Tuesday, October 16, 2012
Free energy audit to help Glenvar Elementary School cut costs
An audit team praised Glenvar Elementary School's conservation efforts already in place.
Photos by Kyle Green | The Roanoke Times
Stephen Knox, with Roanoke Cement Co., uses a light meter to record foot-candles of light inside a classroom at Glenvar Elementary School during an energy audit at the school Monday. The audit was free to the school because of its involvement in the Green Schools Challenge.
Steve Sunderman, architect and president of Terrazia, said the audits will provide suggestions that could cut energy cost for schools.
Ten-year-old Jamie Burton said she thinks a million dollars is a lot of money. The Glenvar Elementary School fifth-grader guessed that's how much Roanoke County schools spends annually on electricity, gas and water.
Director of Operations Marty Misicko said the school division actually spends closer to $2 million per year on utilities.
"If you can save just a little bit ... 10 percent even, that would be $200,000," Steve Sunderman, a Roanoke architect, told a small group of Glenvar students Monday morning.
Electrical engineer Stephen Knox and mechanical engineer Raymond Slaughter, both from Roanoke Cement Co., joined Sunderman to conduct an energy audit of the school. Glenvar is one of four public schools in Southwest Virginia receiving free audits through the U.S. Green Building Council Green Schools Challenges.
"The idea is to look at the schools and give suggestions," Sunderman said.
The audit team met with students to discuss energy conservation before taking a tour of the facility and examining its operating systems. The trio praised several conservation measures already in place from a previously enacted energy performance contract, including:
-- Heating and cooling system controls that can be regulated from a central office computer.
-- Replacing light bulbs and ballasts with more efficient products.
-- Installing water restrictive faucet valves to reduce the flow rate.
-- Equipping soda machines with vending misers, which are motion sensors used to kick the machines into conservation mode.
"If no one uses the machine from 4 p.m., it [the vending miser] cuts down on the energy used.

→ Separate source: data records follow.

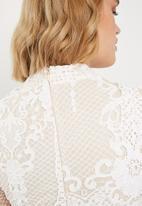 Missguided - Lace flippy hem flare sleeve bodycon - white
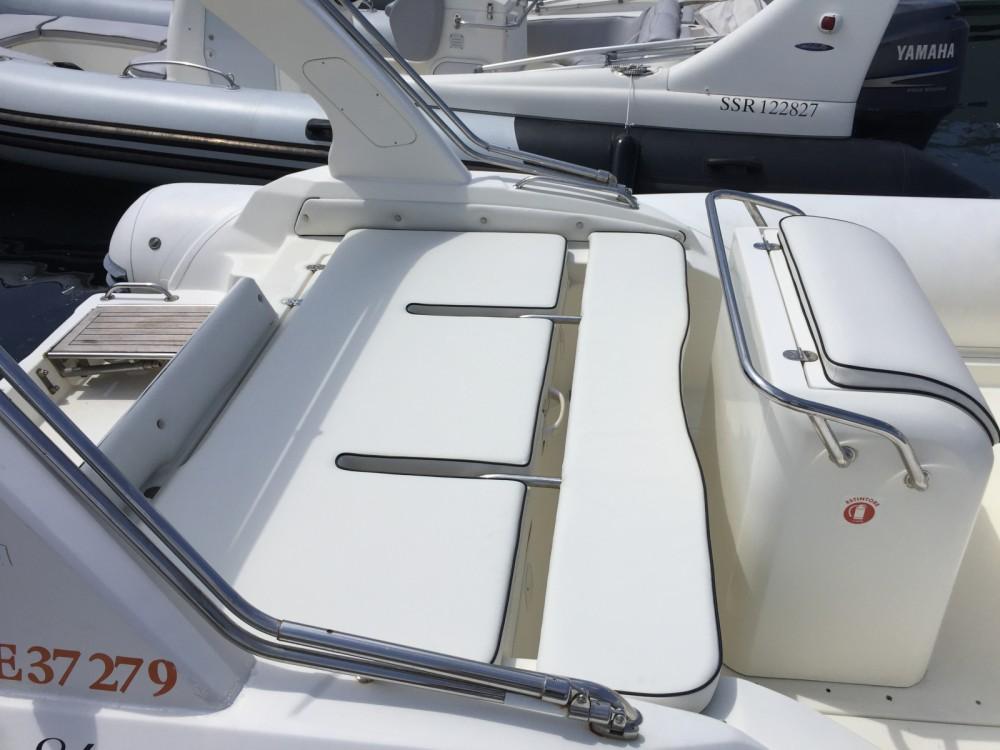 Louez un Nuova Jolly Blackfin à Marseille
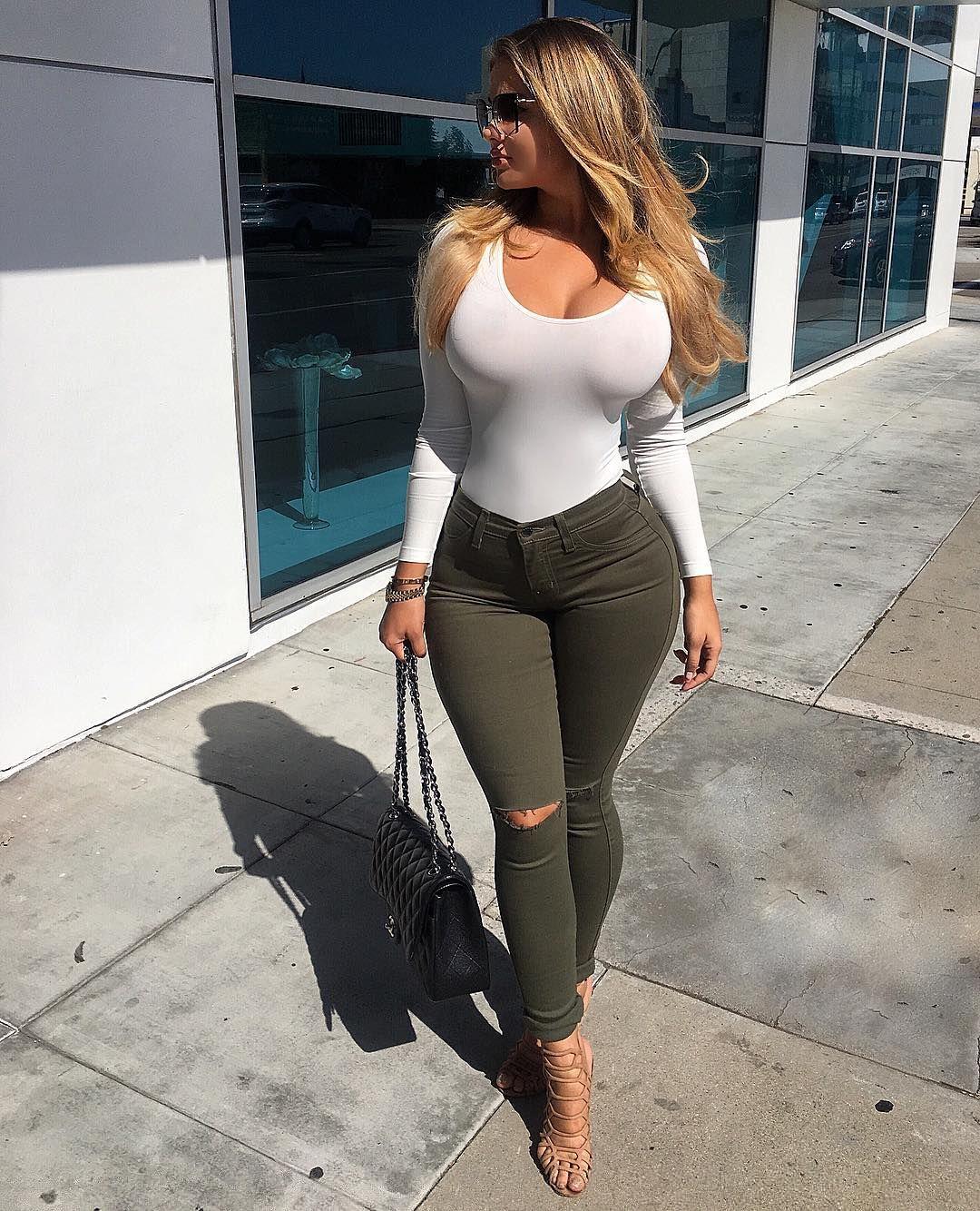 Amateur wife bouncing tits
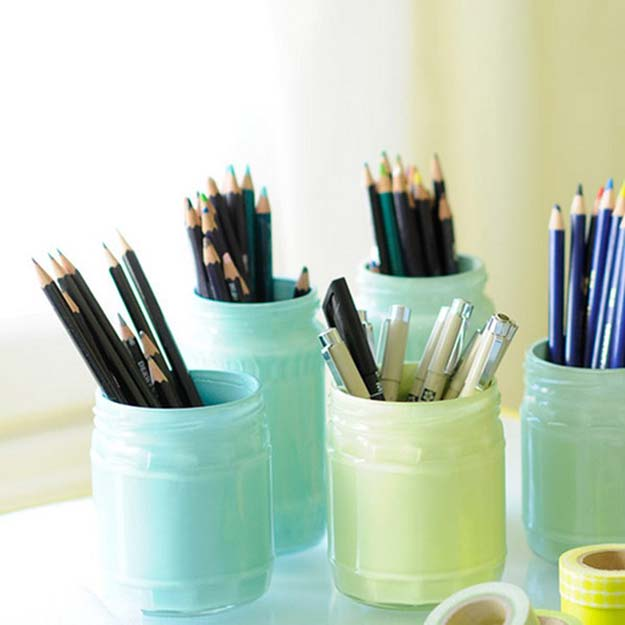 Fun DIY Ideas for Your Desk - Painted Pastel Jars - Cubicles, Ideas for Teens and Student - Cheap Dollar Tree Storage and Decor for Offices and Home - Cool DIY Projects and Crafts for Teens http://diyprojectsforteens.com/diy-ideas-desk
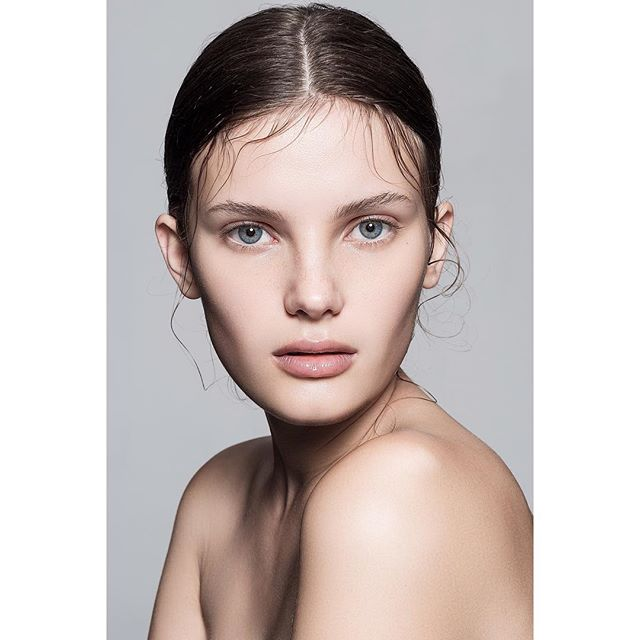 newface photography beautytrends beautyphotography modeling freshface healthyskin skin fashionphotography broncolor makeup model naturalmakeup glowyskin beauty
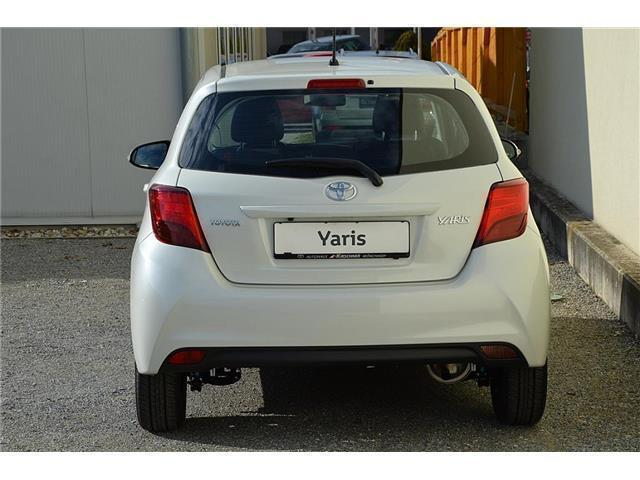 verkauft toyota yaris 1 0 vvt i active gebraucht 2016 20 km in m nchhof. Black Bedroom Furniture Sets. Home Design Ideas
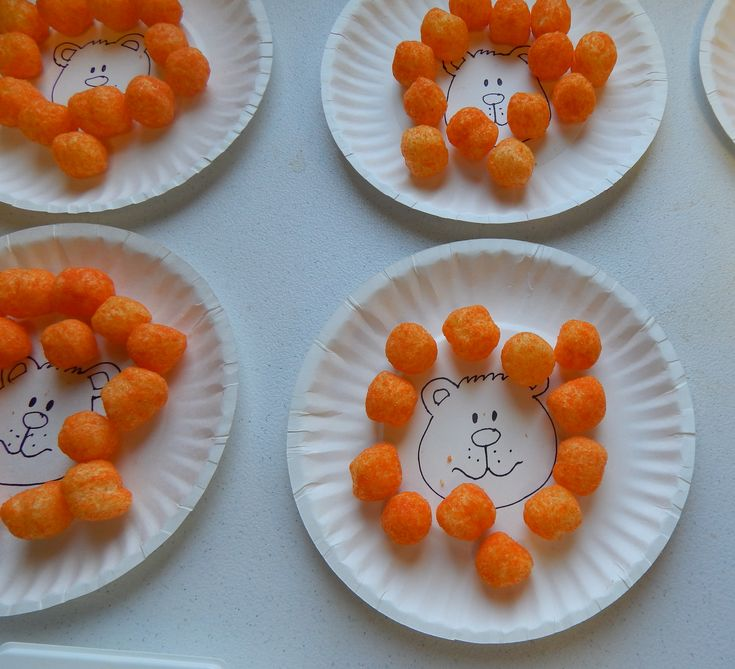 Kids had fun arranging the balls around the lion face.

Not to let the sodas get warm but so the compressor doesn't kick on," Misicko said.
According to Tufts University's Office of Sustainability website, a vending miser in a pilot program there saved 33 kilowatt-hours in a week -- about half as many as a machine without a vending miser used in a week. A quick Web search indicates the devices sell for $130 to $200 each.
"As far as what they're already doing, a lot of what they're doing is fantastic," Knox said during the audit.
He pointed to a couple of doors where daylight could be seen in the gap between the door and the floor. Knox said one recommendation he planned to make is the installation or replacement of weather stripping around exterior doors.
"That's a real inexpensive thing," Knox said.
Slaughter was impressed with the condition of the pipe insulation in the boiler room.
"This is dry, not wet. And well-wrapped," he said. "It is very easy to get wet, and people just let it go."
Slaughter said he may recommend the school install timers on the drinking fountains to keep the units' small air compressors from running all night when the school is unoccupied. While the recommendation may come with an upfront cost, there is a potential for long-term savings, he said.
The audit team will compile its findings and make recommendations to the student team.
"We would like you to find a way to share it with the rest of the school and the school board," Sunderman told the students Monday.
Glenvar Elementary was built in 1959 and there were additions in the 1960s and 1970s, according to Principal Danny Guard.